## 課題文
情婦-WITNESS FOR THE PROSECUTION-

大好きなビリイ・ワイルダー監督の作品から。それにしても「情婦」とはびとい邦題であり、トリックのひとつをバラしているようなものだ。ここは原題通り「検察側の証人」で良かったのではないかと思うが、如何なものだろう。

原作はアガサ・クリスティの短編。金持ちの老女殺しの容疑者にタイロン・パワー、その妻にマレーネ・ディートリッヒ、弁護士にチャールズ・ロートンを配し、それぞれの人物描写が素晴らしい。弁護士ウィルフレッド卿は持病の心臓病が悪化していて、刺激の強い殺人事件の弁護は医者に止められている。口うるさい看護婦が付き添っておりロートンの実際の夫人エルザ・ランチェスターが演じているが、この二人のやりとりが可笑しい。このあたりの設定は原作にはないもので、いかにもディーテイルに凝るビリイ・ワイルダー監督・脚本らしい映画になっている。短編を2時間近い作品に膨らませているのだから、その分シナリオの腕が冴える訳だ。

ディートリッヒは、戦時下のドイツからタイロン・パワーに助け出された過去を持つ年上の妻を演じ、回想シーンではその音に聞こえし脚線美も見せるし歌も聴かせる。しかしそれは単なる映画としてのサービスで終わらず、ちゃんと伏線となっているところが見事だ。つまり、妻は女優でもあった訳で、これ以上書くとネタをバラす事になるのでやめておくが、何故妻が夫を告発する側の「検察側の証人」として法廷に立ったのか・・・見ていない方は、お楽しみ下さい。タイロン・パワーのぬけぬけとした、少し下品な色男ぶりもぴったりだ。

[データファイルの一部]
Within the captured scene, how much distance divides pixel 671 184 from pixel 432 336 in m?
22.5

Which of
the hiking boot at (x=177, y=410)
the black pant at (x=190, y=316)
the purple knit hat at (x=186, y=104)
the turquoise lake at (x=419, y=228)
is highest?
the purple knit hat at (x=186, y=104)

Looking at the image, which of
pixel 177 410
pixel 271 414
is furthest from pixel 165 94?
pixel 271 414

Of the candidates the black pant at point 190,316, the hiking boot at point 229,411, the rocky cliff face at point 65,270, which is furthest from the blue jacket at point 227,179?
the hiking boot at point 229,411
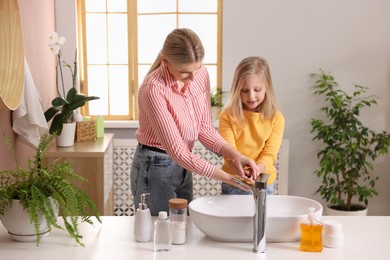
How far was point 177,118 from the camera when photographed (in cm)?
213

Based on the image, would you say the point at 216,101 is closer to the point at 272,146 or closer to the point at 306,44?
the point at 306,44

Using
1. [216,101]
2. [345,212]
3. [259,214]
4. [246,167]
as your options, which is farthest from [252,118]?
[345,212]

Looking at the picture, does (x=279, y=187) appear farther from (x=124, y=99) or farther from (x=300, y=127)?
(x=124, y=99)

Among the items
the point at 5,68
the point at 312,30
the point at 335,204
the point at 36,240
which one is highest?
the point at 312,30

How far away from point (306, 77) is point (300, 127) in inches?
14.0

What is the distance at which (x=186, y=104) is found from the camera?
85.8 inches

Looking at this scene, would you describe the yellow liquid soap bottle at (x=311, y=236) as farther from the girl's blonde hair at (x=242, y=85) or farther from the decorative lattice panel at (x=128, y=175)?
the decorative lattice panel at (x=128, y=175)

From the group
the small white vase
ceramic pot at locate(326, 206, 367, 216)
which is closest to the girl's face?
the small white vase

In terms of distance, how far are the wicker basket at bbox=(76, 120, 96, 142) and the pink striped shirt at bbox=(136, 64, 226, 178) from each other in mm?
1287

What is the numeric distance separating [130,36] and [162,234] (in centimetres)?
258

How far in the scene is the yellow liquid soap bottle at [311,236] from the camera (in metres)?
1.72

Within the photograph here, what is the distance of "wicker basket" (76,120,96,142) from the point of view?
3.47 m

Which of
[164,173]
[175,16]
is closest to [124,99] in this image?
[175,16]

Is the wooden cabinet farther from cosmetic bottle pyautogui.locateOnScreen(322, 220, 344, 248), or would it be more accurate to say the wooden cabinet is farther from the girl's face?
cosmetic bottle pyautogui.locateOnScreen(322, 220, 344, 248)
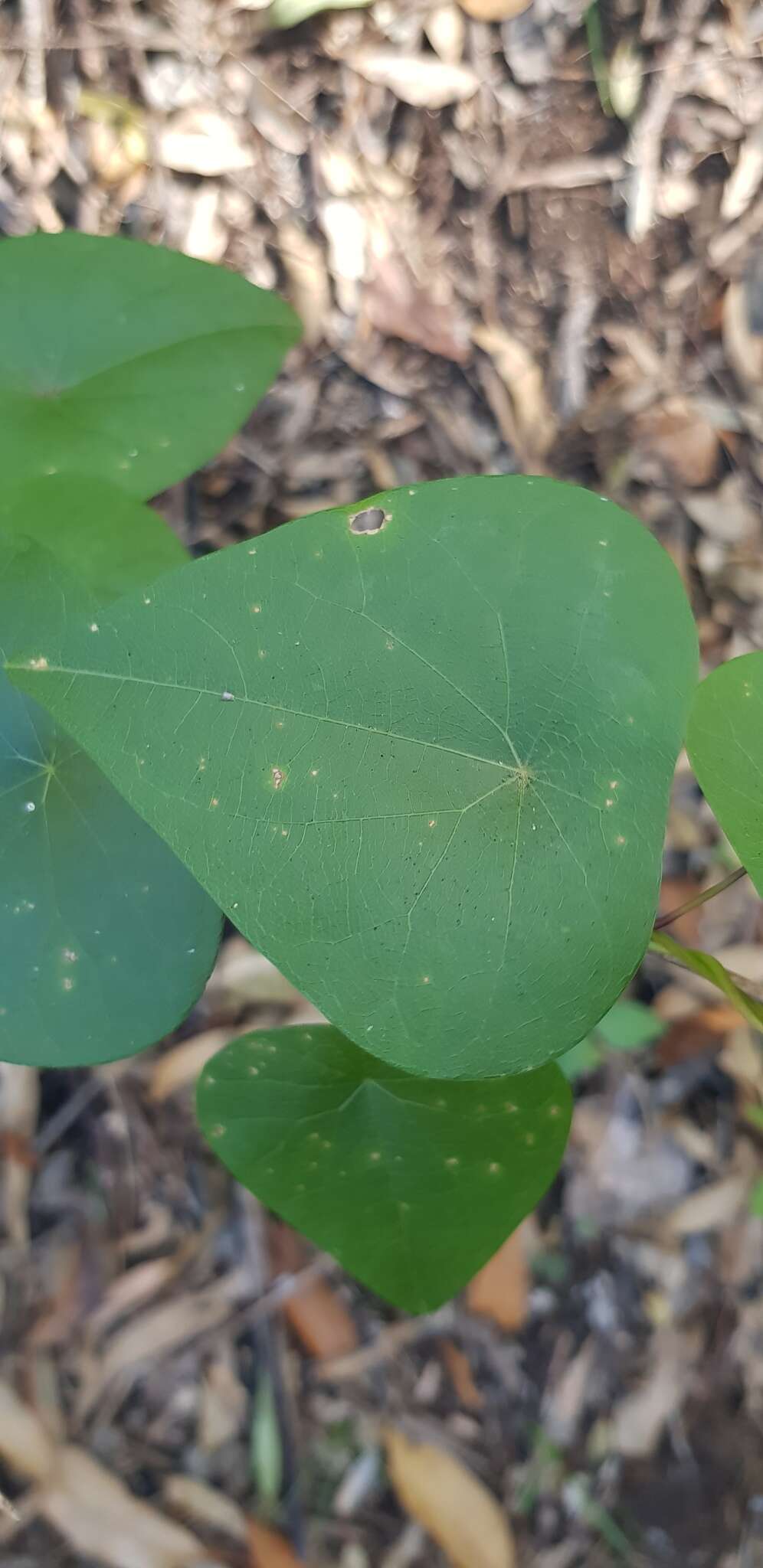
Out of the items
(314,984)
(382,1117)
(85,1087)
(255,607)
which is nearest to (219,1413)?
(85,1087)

## 記述問題 1
上の映画評について、次の(a)〜(c)が内容に合うかどうかを「はい」か「いいえ」で答えなさい。それぞれ、判断の決め手となる本文の語句をそのまま引用すること。
(a) この映画の原作は、アガサ・クリスティの長編である。
(b) 弁護士に口うるさい看護婦が付き添う設定は、原作にもある。
(c) 看護婦の役は、ロートンの実際の夫人が演じている。
## 記述問題 2
上の映画評の「ディートリッヒは、戦時下のド」から「下品な色男ぶりもぴったりだ。」までを、一字一句違えずに書き写しなさい。

## 解答 1
(a) いいえ。「原作はアガサ・クリスティの短編。」
(b) いいえ。「このあたりの設定は原作にはないもので」
(c) はい。「ロートンの実際の夫人エルザ・ランチェスターが演じている」

## 解答 2
ディートリッヒは、戦時下のドイツからタイロン・パワーに助け出された過去を持つ年上の妻を演じ、回想シーンではその音に聞こえし脚線美も見せるし歌も聴かせる。しかしそれは単なる映画としてのサービスで終わらず、ちゃんと伏線となっているところが見事だ。つまり、妻は女優でもあった訳で、これ以上書くとネタをバラす事になるのでやめておくが、何故妻が夫を告発する側の「検察側の証人」として法廷に立ったのか・・・見ていない方は、お楽しみ下さい。タイロン・パワーのぬけぬけとした、少し下品な色男ぶりもぴったりだ。